If Facebook is listening and learning, then this sector had better do the speaking and teaching.
This sector may say and determine what protection means
This is the moment for the humanitarian sector to be heard, and to shape the direction of this world when it comes to protecting the digital dignity of people. Make it known that you are concerned about the dangers around the Digitally Protected Person and that you are interested in making the digital and physical worlds safe for people.
Or, as is already occurring within your sector, you will just continue down the path of ‘data-driven’ protection, that looks less and less at the person with interest, and rather consumes and generates data about them without regard to dignity, humanity, and without ensuring that you are doing no harm.

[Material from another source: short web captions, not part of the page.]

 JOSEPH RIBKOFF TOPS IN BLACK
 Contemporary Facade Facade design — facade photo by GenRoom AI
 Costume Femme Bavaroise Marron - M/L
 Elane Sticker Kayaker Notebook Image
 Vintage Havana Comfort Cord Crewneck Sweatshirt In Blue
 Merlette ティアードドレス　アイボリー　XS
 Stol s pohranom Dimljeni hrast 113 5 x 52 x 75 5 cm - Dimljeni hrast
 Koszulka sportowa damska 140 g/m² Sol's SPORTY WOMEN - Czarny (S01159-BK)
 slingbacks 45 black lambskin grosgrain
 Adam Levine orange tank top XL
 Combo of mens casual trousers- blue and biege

* By clicking on any of the above links from your office computer you will be notifying the web server of your device, basic device information, connection information, without any control over what is generated. If you clicked on the Washington Post article, and I hope you did, you will be notifying the Washington Post that you clicked on an article that I found using my paid account. The link to the Facebook phone call story tells Twitter that you read the article and tells MIT Technology Review that you read the article that came from a Twitter posting by someone else I cannot remember who posted it, but now we are all linked. So, without any simple ability to control that, our digital persons are all linked together. Somewhere someone is making a decision about us all as a result. It’s not paranoia. It’s a business model based on the exploitation of data. And it’s worth billions.
NOTE: Posts and discussion on the Humanitarian Law & Policy blog may not be interpreted as positioning the ICRC in any way, nor does the blog’s content amount to formal policy or doctrine, unless specifically indicated.
Fascinating but frigthening. Gus is right, we’ve got to get our act together on protecting the digital dignity of human beings. The “humanitarian sector” has to take the lead as I doubt that leadership will spontaneously emerge from elsewhere. The good news is that it is bound to get global support from most intelligent human persons.
It is the cruitial moment for the humanitarian agencies to shape the direction of the digital world to protect the digital dignity of people. Assure it that the users are Digitally Protected and saved. It is urgent to ensure that you technology institutions are doing no harm.
An inspiring call to action. What is a particular concern in my field of work is the way Defense corporations are so influential in the world of data, with very few jurisdictions willing to hold them to account. The UK’s BAE Systems, for example, has numerous subsidiaries peddling software to states that use them in ways that undermine due process. Though there may be (slightly) more oversight of such companies in the North, there is still no legislation to prevent them from selling products which are then used abusively in the South. Where is the ICRC at when it comes to addressing this issue?